*Work order:* Each record is to be given again without alteration.

*Material to process:*
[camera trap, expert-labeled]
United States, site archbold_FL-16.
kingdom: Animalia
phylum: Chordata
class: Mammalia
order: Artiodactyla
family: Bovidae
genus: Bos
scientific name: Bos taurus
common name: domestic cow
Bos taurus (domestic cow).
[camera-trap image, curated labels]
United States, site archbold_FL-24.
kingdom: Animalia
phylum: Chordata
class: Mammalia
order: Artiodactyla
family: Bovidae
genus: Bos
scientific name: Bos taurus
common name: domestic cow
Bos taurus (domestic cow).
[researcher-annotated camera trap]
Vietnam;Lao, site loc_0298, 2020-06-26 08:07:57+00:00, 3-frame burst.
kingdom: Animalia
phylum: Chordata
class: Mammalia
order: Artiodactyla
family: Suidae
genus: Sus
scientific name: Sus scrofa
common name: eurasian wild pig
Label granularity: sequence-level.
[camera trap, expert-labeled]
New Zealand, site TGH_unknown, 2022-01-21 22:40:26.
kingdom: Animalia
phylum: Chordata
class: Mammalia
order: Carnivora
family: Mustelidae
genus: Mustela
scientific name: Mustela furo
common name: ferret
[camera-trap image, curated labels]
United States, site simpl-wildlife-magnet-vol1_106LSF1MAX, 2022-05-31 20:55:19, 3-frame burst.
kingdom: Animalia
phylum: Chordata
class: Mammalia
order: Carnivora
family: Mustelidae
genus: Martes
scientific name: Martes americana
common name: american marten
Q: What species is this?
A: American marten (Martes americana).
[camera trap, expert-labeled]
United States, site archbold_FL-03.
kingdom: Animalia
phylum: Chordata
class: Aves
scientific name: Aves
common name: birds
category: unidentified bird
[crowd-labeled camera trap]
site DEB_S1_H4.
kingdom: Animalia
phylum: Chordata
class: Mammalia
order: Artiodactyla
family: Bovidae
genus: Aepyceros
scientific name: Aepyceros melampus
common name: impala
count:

*Worked solution:*
[camera trap, expert-labeled]
United States, site archbold_FL-16.
kingdom: Animalia
phylum: Chordata
class: Mammalia
order: Artiodactyla
family: Bovidae
genus: Bos
scientific name: Bos taurus
common name: domestic cow
Bos taurus (domestic cow).
[camera-trap image, curated labels]
United States, site archbold_FL-24.
kingdom: Animalia
phylum: Chordata
class: Mammalia
order: Artiodactyla
family: Bovidae
genus: Bos
scientific name: Bos taurus
common name: domestic cow
Bos taurus (domestic cow).
[researcher-annotated camera trap]
Vietnam;Lao, site loc_0298, 2020-06-26 08:07:57+00:00, 3-frame burst.
kingdom: Animalia
phylum: Chordata
class: Mammalia
order: Artiodactyla
family: Suidae
genus: Sus
scientific name: Sus scrofa
common name: eurasian wild pig
Label granularity: sequence-level.
[camera trap, expert-labeled]
New Zealand, site TGH_unknown, 2022-01-21 22:40:26.
kingdom: Animalia
phylum: Chordata
class: Mammalia
order: Carnivora
family: Mustelidae
genus: Mustela
scientific name: Mustela furo
common name: ferret
[camera-trap image, curated labels]
United States, site simpl-wildlife-magnet-vol1_106LSF1MAX, 2022-05-31 20:55:19, 3-frame burst.
kingdom: Animalia
phylum: Chordata
class: Mammalia
order: Carnivora
family: Mustelidae
genus: Martes
scientific name: Martes americana
common name: american marten
Q: What species is this?
A: American marten (Martes americana).
[camera trap, expert-labeled]
United States, site archbold_FL-03.
kingdom: Animalia
phylum: Chordata
class: Aves
scientific name: Aves
common name: birds
category: unidentified bird
[crowd-labeled camera trap]
site DEB_S1_H4.
kingdom: Animalia
phylum: Chordata
class: Mammalia
order: Artiodactyla
family: Bovidae
genus: Aepyceros
scientific name: Aepyceros melampus
common name: impala
count:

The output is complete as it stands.